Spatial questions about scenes
'''
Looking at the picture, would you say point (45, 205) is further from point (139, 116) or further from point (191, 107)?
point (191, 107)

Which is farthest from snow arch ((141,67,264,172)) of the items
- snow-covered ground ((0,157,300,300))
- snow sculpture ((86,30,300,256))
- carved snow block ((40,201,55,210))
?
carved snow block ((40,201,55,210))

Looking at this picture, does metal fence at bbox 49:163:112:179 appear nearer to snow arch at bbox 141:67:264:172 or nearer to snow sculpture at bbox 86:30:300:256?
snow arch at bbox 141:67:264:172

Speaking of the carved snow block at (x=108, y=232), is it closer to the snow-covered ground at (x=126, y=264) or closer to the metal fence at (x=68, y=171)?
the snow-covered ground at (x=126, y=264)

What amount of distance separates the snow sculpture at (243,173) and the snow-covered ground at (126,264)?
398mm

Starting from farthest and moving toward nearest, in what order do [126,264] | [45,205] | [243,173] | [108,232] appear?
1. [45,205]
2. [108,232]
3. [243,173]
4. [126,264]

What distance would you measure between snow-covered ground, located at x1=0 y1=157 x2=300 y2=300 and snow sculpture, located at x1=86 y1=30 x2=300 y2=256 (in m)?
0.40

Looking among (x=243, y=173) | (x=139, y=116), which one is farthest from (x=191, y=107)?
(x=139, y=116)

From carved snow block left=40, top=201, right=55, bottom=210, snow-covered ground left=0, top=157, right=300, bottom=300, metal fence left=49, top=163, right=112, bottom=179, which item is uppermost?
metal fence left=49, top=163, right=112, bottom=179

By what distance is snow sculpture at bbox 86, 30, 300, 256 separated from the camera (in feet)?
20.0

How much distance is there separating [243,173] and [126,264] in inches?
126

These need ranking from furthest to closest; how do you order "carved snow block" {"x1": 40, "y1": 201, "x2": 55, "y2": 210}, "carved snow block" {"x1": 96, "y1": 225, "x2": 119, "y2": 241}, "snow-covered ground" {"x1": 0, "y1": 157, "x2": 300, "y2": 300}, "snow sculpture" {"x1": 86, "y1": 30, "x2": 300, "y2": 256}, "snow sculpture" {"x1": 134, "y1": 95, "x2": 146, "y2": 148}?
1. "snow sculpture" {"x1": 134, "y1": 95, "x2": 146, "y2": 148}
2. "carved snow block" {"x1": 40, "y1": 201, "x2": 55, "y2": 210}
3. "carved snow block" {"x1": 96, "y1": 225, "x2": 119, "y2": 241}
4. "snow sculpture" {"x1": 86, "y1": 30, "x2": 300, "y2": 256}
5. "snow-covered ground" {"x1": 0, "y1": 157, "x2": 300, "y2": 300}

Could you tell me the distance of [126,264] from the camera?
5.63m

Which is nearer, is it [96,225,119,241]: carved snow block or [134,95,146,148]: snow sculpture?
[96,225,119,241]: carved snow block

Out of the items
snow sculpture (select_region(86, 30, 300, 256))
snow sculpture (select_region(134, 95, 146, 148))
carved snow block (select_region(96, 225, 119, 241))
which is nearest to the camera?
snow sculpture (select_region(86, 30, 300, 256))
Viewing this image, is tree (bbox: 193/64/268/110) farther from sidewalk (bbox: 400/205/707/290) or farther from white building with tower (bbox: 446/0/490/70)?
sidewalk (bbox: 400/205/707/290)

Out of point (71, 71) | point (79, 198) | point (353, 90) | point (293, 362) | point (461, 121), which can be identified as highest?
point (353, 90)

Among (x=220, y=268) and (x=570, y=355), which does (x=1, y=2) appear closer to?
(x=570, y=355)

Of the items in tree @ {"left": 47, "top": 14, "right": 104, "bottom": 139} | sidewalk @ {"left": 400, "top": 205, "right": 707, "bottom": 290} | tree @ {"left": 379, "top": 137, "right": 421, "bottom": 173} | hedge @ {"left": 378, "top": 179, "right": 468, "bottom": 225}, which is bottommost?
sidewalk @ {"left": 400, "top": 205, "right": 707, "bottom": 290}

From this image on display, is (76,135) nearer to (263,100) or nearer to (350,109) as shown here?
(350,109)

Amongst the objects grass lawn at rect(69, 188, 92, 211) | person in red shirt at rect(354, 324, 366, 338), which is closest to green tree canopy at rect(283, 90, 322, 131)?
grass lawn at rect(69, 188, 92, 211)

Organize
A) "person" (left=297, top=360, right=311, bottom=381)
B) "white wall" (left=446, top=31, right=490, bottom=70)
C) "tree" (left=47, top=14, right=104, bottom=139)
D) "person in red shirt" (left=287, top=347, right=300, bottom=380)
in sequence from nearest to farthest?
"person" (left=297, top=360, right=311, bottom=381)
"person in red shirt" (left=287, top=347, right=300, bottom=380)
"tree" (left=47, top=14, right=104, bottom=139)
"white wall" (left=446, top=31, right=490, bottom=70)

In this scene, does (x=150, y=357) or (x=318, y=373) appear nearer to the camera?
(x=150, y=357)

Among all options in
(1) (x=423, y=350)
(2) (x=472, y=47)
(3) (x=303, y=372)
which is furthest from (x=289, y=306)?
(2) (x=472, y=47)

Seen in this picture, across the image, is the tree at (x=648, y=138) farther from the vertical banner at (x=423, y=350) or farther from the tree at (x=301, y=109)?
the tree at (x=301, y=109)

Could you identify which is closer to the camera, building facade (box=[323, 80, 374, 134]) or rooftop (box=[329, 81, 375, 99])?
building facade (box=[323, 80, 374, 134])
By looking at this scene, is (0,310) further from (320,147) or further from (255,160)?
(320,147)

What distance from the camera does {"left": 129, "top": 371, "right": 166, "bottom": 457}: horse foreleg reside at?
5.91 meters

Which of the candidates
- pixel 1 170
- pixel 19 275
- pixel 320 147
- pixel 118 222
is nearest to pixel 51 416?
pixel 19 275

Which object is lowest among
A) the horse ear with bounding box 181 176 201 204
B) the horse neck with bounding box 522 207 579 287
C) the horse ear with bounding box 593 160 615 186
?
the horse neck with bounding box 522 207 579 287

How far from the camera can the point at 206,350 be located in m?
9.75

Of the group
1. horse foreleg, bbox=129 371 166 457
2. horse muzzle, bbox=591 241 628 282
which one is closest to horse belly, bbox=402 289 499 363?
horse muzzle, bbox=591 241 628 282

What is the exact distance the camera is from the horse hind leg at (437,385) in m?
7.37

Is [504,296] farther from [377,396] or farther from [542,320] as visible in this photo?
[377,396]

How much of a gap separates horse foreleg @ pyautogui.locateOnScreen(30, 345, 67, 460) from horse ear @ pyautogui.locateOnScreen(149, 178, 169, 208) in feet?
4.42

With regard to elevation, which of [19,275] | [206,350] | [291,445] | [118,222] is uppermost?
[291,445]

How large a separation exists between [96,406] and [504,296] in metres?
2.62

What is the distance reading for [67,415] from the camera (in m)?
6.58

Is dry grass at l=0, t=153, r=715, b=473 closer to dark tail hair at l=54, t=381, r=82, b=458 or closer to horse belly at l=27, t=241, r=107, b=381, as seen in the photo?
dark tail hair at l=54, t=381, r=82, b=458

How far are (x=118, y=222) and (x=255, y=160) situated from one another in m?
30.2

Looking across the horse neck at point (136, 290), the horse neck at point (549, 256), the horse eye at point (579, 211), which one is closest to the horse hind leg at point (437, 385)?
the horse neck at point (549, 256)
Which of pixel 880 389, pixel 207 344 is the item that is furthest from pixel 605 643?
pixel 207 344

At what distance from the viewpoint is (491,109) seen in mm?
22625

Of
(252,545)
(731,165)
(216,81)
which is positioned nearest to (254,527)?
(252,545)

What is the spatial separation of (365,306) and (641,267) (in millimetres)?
'''
What you should do » Convert every line of the rows above into a JSON list of strings, one string per line, leaving out blank lines.

Answer to the task »
[
  "Looking at the picture, would you say point (45, 205) is further from point (139, 116) or further from point (191, 107)?",
  "point (191, 107)",
  "Which is farthest from snow arch ((141,67,264,172)) of the items",
  "- snow-covered ground ((0,157,300,300))",
  "- snow sculpture ((86,30,300,256))",
  "- carved snow block ((40,201,55,210))",
  "?",
  "carved snow block ((40,201,55,210))",
  "Looking at this picture, does metal fence at bbox 49:163:112:179 appear nearer to snow arch at bbox 141:67:264:172 or nearer to snow sculpture at bbox 86:30:300:256?",
  "snow arch at bbox 141:67:264:172",
  "Speaking of the carved snow block at (x=108, y=232), is it closer to the snow-covered ground at (x=126, y=264) or closer to the metal fence at (x=68, y=171)?",
  "the snow-covered ground at (x=126, y=264)",
  "What amount of distance separates the snow sculpture at (243,173) and the snow-covered ground at (126,264)?",
  "398mm",
  "Starting from farthest and moving toward nearest, in what order do [126,264] | [45,205] | [243,173] | [108,232] appear?",
  "1. [45,205]",
  "2. [108,232]",
  "3. [243,173]",
  "4. [126,264]",
  "What distance would you measure between snow-covered ground, located at x1=0 y1=157 x2=300 y2=300 and snow sculpture, located at x1=86 y1=30 x2=300 y2=256 (in m)?",
  "0.40",
  "Looking among (x=243, y=173) | (x=139, y=116), which one is farthest from (x=191, y=107)?",
  "(x=139, y=116)",
  "From carved snow block left=40, top=201, right=55, bottom=210, snow-covered ground left=0, top=157, right=300, bottom=300, metal fence left=49, top=163, right=112, bottom=179, which item is uppermost?",
  "metal fence left=49, top=163, right=112, bottom=179",
  "By what distance is snow sculpture at bbox 86, 30, 300, 256 separated from the camera (in feet)?",
  "20.0",
  "How much distance is there separating [243,173] and [126,264] in inches?",
  "126",
  "These need ranking from furthest to closest; how do you order \"carved snow block\" {\"x1\": 40, \"y1\": 201, \"x2\": 55, \"y2\": 210}, \"carved snow block\" {\"x1\": 96, \"y1\": 225, \"x2\": 119, \"y2\": 241}, \"snow-covered ground\" {\"x1\": 0, \"y1\": 157, \"x2\": 300, \"y2\": 300}, \"snow sculpture\" {\"x1\": 86, \"y1\": 30, \"x2\": 300, \"y2\": 256}, \"snow sculpture\" {\"x1\": 134, \"y1\": 95, \"x2\": 146, \"y2\": 148}?",
  "1. \"snow sculpture\" {\"x1\": 134, \"y1\": 95, \"x2\": 146, \"y2\": 148}",
  "2. \"carved snow block\" {\"x1\": 40, \"y1\": 201, \"x2\": 55, \"y2\": 210}",
  "3. \"carved snow block\" {\"x1\": 96, \"y1\": 225, \"x2\": 119, \"y2\": 241}",
  "4. \"snow sculpture\" {\"x1\": 86, \"y1\": 30, \"x2\": 300, \"y2\": 256}",
  "5. \"snow-covered ground\" {\"x1\": 0, \"y1\": 157, \"x2\": 300, \"y2\": 300}",
  "Could you tell me the distance of [126,264] from the camera?",
  "5.63m",
  "Which is nearer, is it [96,225,119,241]: carved snow block or [134,95,146,148]: snow sculpture?",
  "[96,225,119,241]: carved snow block",
  "Out of the items",
  "snow sculpture (select_region(86, 30, 300, 256))",
  "snow sculpture (select_region(134, 95, 146, 148))",
  "carved snow block (select_region(96, 225, 119, 241))",
  "which is nearest to the camera?",
  "snow sculpture (select_region(86, 30, 300, 256))",
  "Viewing this image, is tree (bbox: 193/64/268/110) farther from sidewalk (bbox: 400/205/707/290) or farther from white building with tower (bbox: 446/0/490/70)?",
  "sidewalk (bbox: 400/205/707/290)",
  "Out of point (71, 71) | point (79, 198) | point (353, 90) | point (293, 362) | point (461, 121), which can be identified as highest?",
  "point (353, 90)",
  "Among (x=220, y=268) and (x=570, y=355), which does (x=1, y=2) appear closer to?",
  "(x=570, y=355)",
  "Of the items in tree @ {\"left\": 47, \"top\": 14, \"right\": 104, \"bottom\": 139} | sidewalk @ {\"left\": 400, \"top\": 205, \"right\": 707, \"bottom\": 290} | tree @ {\"left\": 379, \"top\": 137, \"right\": 421, \"bottom\": 173} | hedge @ {\"left\": 378, \"top\": 179, \"right\": 468, \"bottom\": 225}, which is bottommost?",
  "sidewalk @ {\"left\": 400, \"top\": 205, \"right\": 707, \"bottom\": 290}",
  "From this image on display, is (76,135) nearer to (263,100) or nearer to (350,109) as shown here?",
  "(350,109)",
  "Amongst the objects grass lawn at rect(69, 188, 92, 211) | person in red shirt at rect(354, 324, 366, 338), which is closest to green tree canopy at rect(283, 90, 322, 131)?",
  "grass lawn at rect(69, 188, 92, 211)",
  "Organize",
  "A) \"person\" (left=297, top=360, right=311, bottom=381)",
  "B) \"white wall\" (left=446, top=31, right=490, bottom=70)",
  "C) \"tree\" (left=47, top=14, right=104, bottom=139)",
  "D) \"person in red shirt\" (left=287, top=347, right=300, bottom=380)",
  "in sequence from nearest to farthest?",
  "\"person\" (left=297, top=360, right=311, bottom=381)",
  "\"person in red shirt\" (left=287, top=347, right=300, bottom=380)",
  "\"tree\" (left=47, top=14, right=104, bottom=139)",
  "\"white wall\" (left=446, top=31, right=490, bottom=70)",
  "In this scene, does (x=150, y=357) or (x=318, y=373) appear nearer to the camera?",
  "(x=150, y=357)",
  "Among all options in",
  "(1) (x=423, y=350)",
  "(2) (x=472, y=47)",
  "(3) (x=303, y=372)",
  "which is furthest from (x=289, y=306)?",
  "(2) (x=472, y=47)",
  "Seen in this picture, across the image, is the tree at (x=648, y=138) farther from the vertical banner at (x=423, y=350) or farther from the tree at (x=301, y=109)?",
  "the tree at (x=301, y=109)",
  "Could you identify which is closer to the camera, building facade (box=[323, 80, 374, 134]) or rooftop (box=[329, 81, 375, 99])?",
  "building facade (box=[323, 80, 374, 134])",
  "By looking at this scene, is (0,310) further from (320,147) or further from (255,160)?",
  "(320,147)",
  "What distance from the camera does {\"left\": 129, \"top\": 371, \"right\": 166, \"bottom\": 457}: horse foreleg reside at?",
  "5.91 meters",
  "Which of the candidates",
  "- pixel 1 170",
  "- pixel 19 275",
  "- pixel 320 147",
  "- pixel 118 222",
  "is nearest to pixel 51 416?",
  "pixel 19 275",
  "Which object is lowest among",
  "A) the horse ear with bounding box 181 176 201 204",
  "B) the horse neck with bounding box 522 207 579 287",
  "C) the horse ear with bounding box 593 160 615 186",
  "?",
  "the horse neck with bounding box 522 207 579 287",
  "How far from the camera can the point at 206,350 be located in m?",
  "9.75",
  "Of the group",
  "1. horse foreleg, bbox=129 371 166 457",
  "2. horse muzzle, bbox=591 241 628 282",
  "which one is closest to horse belly, bbox=402 289 499 363?",
  "horse muzzle, bbox=591 241 628 282",
  "What is the exact distance the camera is from the horse hind leg at (437,385) in m?",
  "7.37",
  "Is [504,296] farther from [377,396] or farther from [542,320] as visible in this photo?",
  "[377,396]",
  "How much of a gap separates horse foreleg @ pyautogui.locateOnScreen(30, 345, 67, 460) from horse ear @ pyautogui.locateOnScreen(149, 178, 169, 208) in feet?",
  "4.42",
  "With regard to elevation, which of [19,275] | [206,350] | [291,445] | [118,222] is uppermost?",
  "[291,445]",
  "How large a separation exists between [96,406] and [504,296] in metres?",
  "2.62",
  "What is the distance reading for [67,415] from the camera (in m)?",
  "6.58",
  "Is dry grass at l=0, t=153, r=715, b=473 closer to dark tail hair at l=54, t=381, r=82, b=458 or closer to horse belly at l=27, t=241, r=107, b=381, as seen in the photo?",
  "dark tail hair at l=54, t=381, r=82, b=458",
  "How far are (x=118, y=222) and (x=255, y=160) situated from one another in m?",
  "30.2",
  "Looking across the horse neck at point (136, 290), the horse neck at point (549, 256), the horse eye at point (579, 211), which one is closest to the horse hind leg at point (437, 385)?",
  "the horse neck at point (549, 256)",
  "Which of pixel 880 389, pixel 207 344 is the item that is furthest from pixel 605 643?",
  "pixel 207 344",
  "At what distance from the viewpoint is (491,109) seen in mm?",
  "22625",
  "Of",
  "(252,545)",
  "(731,165)",
  "(216,81)",
  "which is positioned nearest to (254,527)?",
  "(252,545)",
  "What is the spatial separation of (365,306) and (641,267) (in millimetres)?"
]